Mobile load speeds and mobile data usage say it all on why users to decide to drop or stay. Shortening human attention spans aside, the speed of mobile web browsing make or breaks user engagement in a big way. After all, nobody wants to waste precious time or limited mobile data (real or perceived). Regardless of the reason, lower engagement means less revenue for publishers.

Based on Google analysis of 10,000 mobile websites, the majority of websites don't make the ‘fast' lists, that is, with pages loading under three seconds. According to this article, pages that fail this speed test experience up to 53% dropouts – and the average page takes 19 seconds to load using 3G connections. This affects publishers who otherwise have great content to present very negatively – a digital marketing nightmare.

Between sites that take 5 seconds to load opposed to those that took 19, sites take took 5 seconds had:

  • 35% lower bounce rates.
  • 25% higher ad views.
  • 70% longer sessions.
  • 200% revenue.

What's more, Google ranks pages that are faster higher because it improves user experience.

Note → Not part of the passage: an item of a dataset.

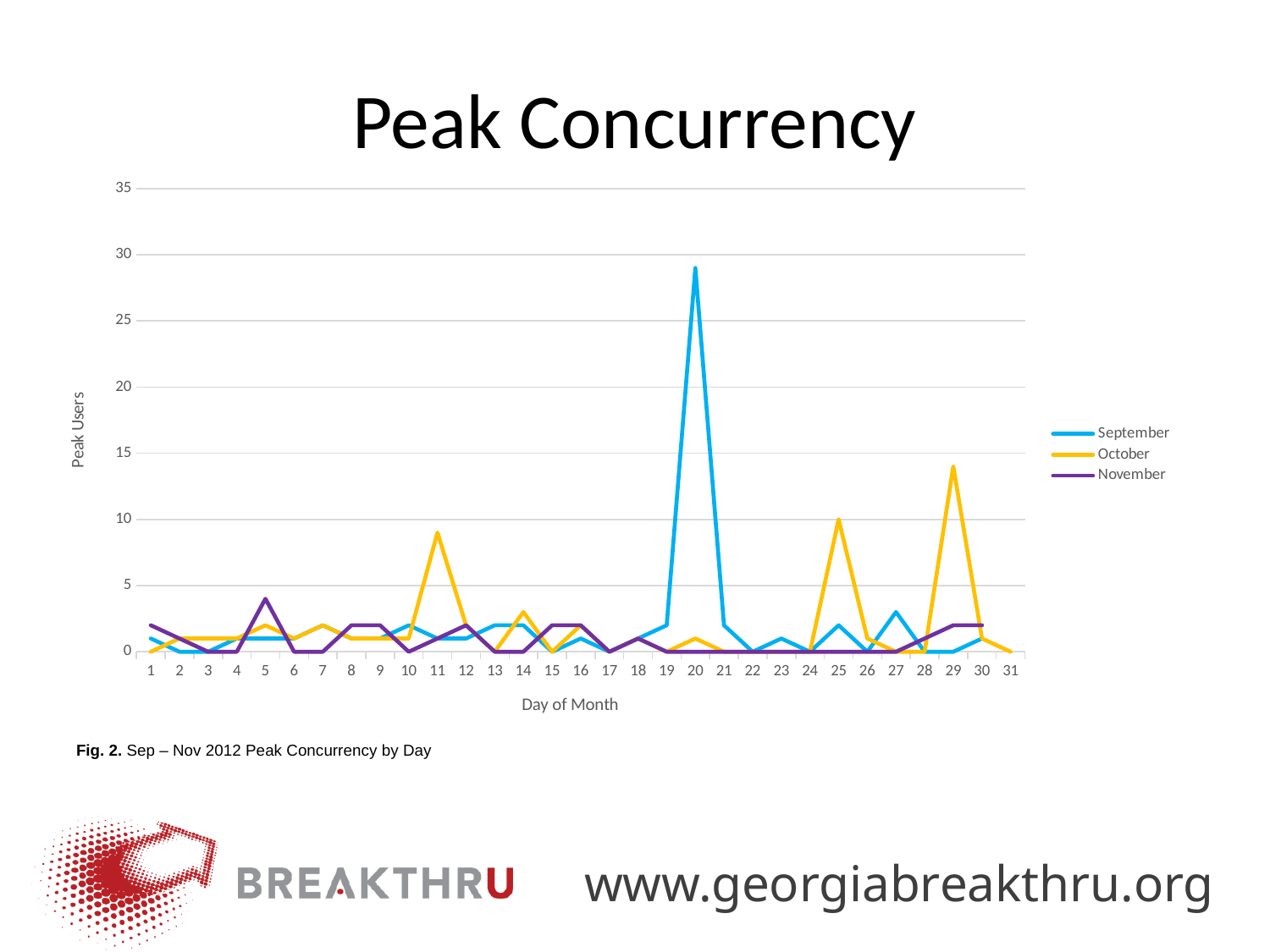
What is the title of the chart? Peak Concurrency What is the November value on day 20? 0 Is the September value on day 20 greater or less than 25? greater Which is larger: the September value on day 20 or the October value on day 29? September value on day 20 How many series does the legend list? 3 Which series are listed in the legend? September, October, November Which series reaches the highest peak value on the chart? September Is the November value on day 5 greater or less than 5? less What kind of chart is shown on the slide? line chart Is the October value on day 11 greater or less than 5? greater How many days are shown along the x axis? 31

What affects mobile load speeds?

Loading times are directly affected by three things: file size, the quantity of requests server side, and the load order of web page elements that make up a page. However, there are a number of things that can be done to improve load speeds.

  1. Access the current performance of the site with online tools such as PageSpeed Insights and follow their good practices recommendations.
  2. Execute and optimize websites, starting from the removal of heavy content (such as large graphics and animations), reduce the number of server requests and consolidate data and analytics tags. Webpage elements that take longer to load should be placed lower in the page such as styling, javascript logic, and images.
  3. Monitor performance the performance the website after each change to see which setup/choices work best through A/B split testing.

Aside from the three main steps above, Google also recommends that you consider using open source solutions such as Accelerated Mobile Pages (AMP) and progressive web apps.